▶ _EXERCICES PROPOSÉS_
a - D'après l'extrait présenté, que bloquait le mouvement des intermittents et précaires, et à la demande de qui ?
b - Selon l'extrait présenté, pourquoi la participation des entrants dans le salariat aux manifestations n'est-elle pas « absurde » ? Répondez en une à trois phrases.
c - Reformulez sous forme de liste le paragraphe de l'extrait présenté qui commence par « Bien des « jeunes » vivent le présent », en conservant ses faits principaux.

Parmi ceux qui sont à la fois les plus mobilisés et les plus en butte à la répression [1], les questions du travail et de la précarité sont en train d’être abordées collectivement, creusée de manière critique. Voici quelques notes à ce propos, en espérant qu’elles puissent être utiles à des échanges parmi ceux qui luttent et parmi tous ceux qui sont appelles à les rejoindre.

Une proposition immédiate serait de réaliser des petits moments d’enquête (qui taffe où ? comment fait-on pour vivre ?) qui permettent d’ajouter aux formes de luttes actuellement expérimentées, des actions de perturbations/interruptions qui visent des entreprises, événements et institutions organisatrices du travail, de pratiquer des formes de grèves qui puissent s’assurer le maximum d’impunité salariale, disciplinaire, policière.

Il peut être plus aisé d’occuper tranquillement un Mac do deux heures pendant le rush après avoir bloqué une plate-forme téléphonique, puis d’aller agir ailleurs, que de se confronter frontalement à la police. Il s’agit de nuire aux entreprises (etc.) dont on dépend, par exemple en y faisant intervenir des inconnus de ces boîtes - comme lorsque le mouvement des intermittents et précaires bloquait des spectacle à la demande d’intermittents qui ne pouvaient s’y mettre en grève [2] - et ainsi de contribuer à faire des lycées et facs en lutte des lieux d’élaboration depuis lesquels soient impulsées de multiples actions vers l’extérieur [3].

Bien des « jeunes » vivent le présent en pensant à l’avenir (par exemple la loi travail). Pensées souvent placées sous le signe de la crainte : la précarité qui les menace et qu’ils peuvent combattre pour cette raison (comme lors du mouvement actuel : lutter dans et contre la peur met en cause la gouvernementalité) ; la précarité à laquelle échapper (ou moins concéder) en obtenant des diplômes (et en montrant patte blanche : stages, candidatures, faire la preuve de son adaptabilité, d’Erasmus à l’intérim).

Or ces entrants dans le salariat ont déjà une connaissance précise de l’avenir (leur participation aux manifs n’est pas « absurde » contrairement à ce qu’a dit MEK), c’est le temps des parents, des aînés : crise, travail emmerdant, inutile, dégradant, entre dépendance au marché de l’emploi (chômage, pauvreté, ennui, dévalorisation, indignité) et surinvestissement obligé dans l’emploi (heures supp. non payées, ..., burn out).

▶ _DONNÉES FOURNIES_
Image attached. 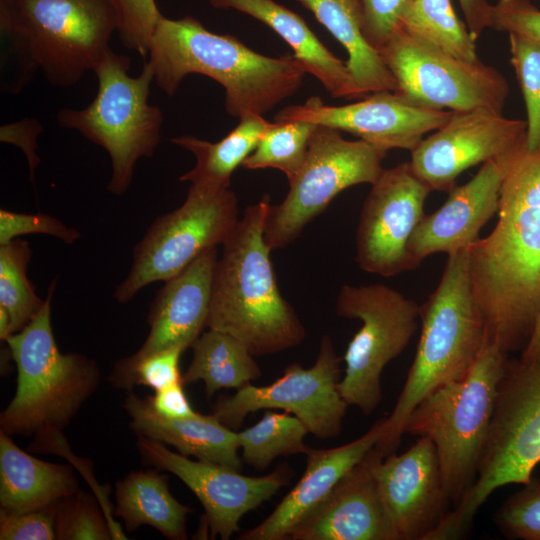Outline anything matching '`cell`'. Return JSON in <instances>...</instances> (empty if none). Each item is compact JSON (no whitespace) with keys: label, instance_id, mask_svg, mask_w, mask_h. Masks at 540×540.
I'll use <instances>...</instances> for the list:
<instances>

▶ _RÉPONSES_
a - Il bloquait des spectacles, à la demande d'intermittents qui ne pouvaient s'y mettre en grève.

b - Ces entrants dans le salariat ont déjà une connaissance précise de l'avenir, car c'est le temps de leurs parents et de leurs aînés. Cet avenir est fait de crise et d'un travail emmerdant, inutile et dégradant, entre dépendance au marché de l'emploi et surinvestissement obligé dans l'emploi.

c -
- De nombreux « jeunes » vivent le présent en pensant à l'avenir, par exemple à la loi travail.
- Ces pensées sont souvent placées sous le signe de la crainte de la précarité.
- D'une part, la précarité les menace, et ils peuvent la combattre pour cette raison, comme lors du mouvement actuel, où lutter dans et contre la peur met en cause la gouvernementalité.
- D'autre part, ils cherchent à y échapper, ou à moins lui concéder, en obtenant des diplômes et en montrant patte blanche : stages, candidatures, preuve de leur adaptabilité, d'Erasmus à l'intérim.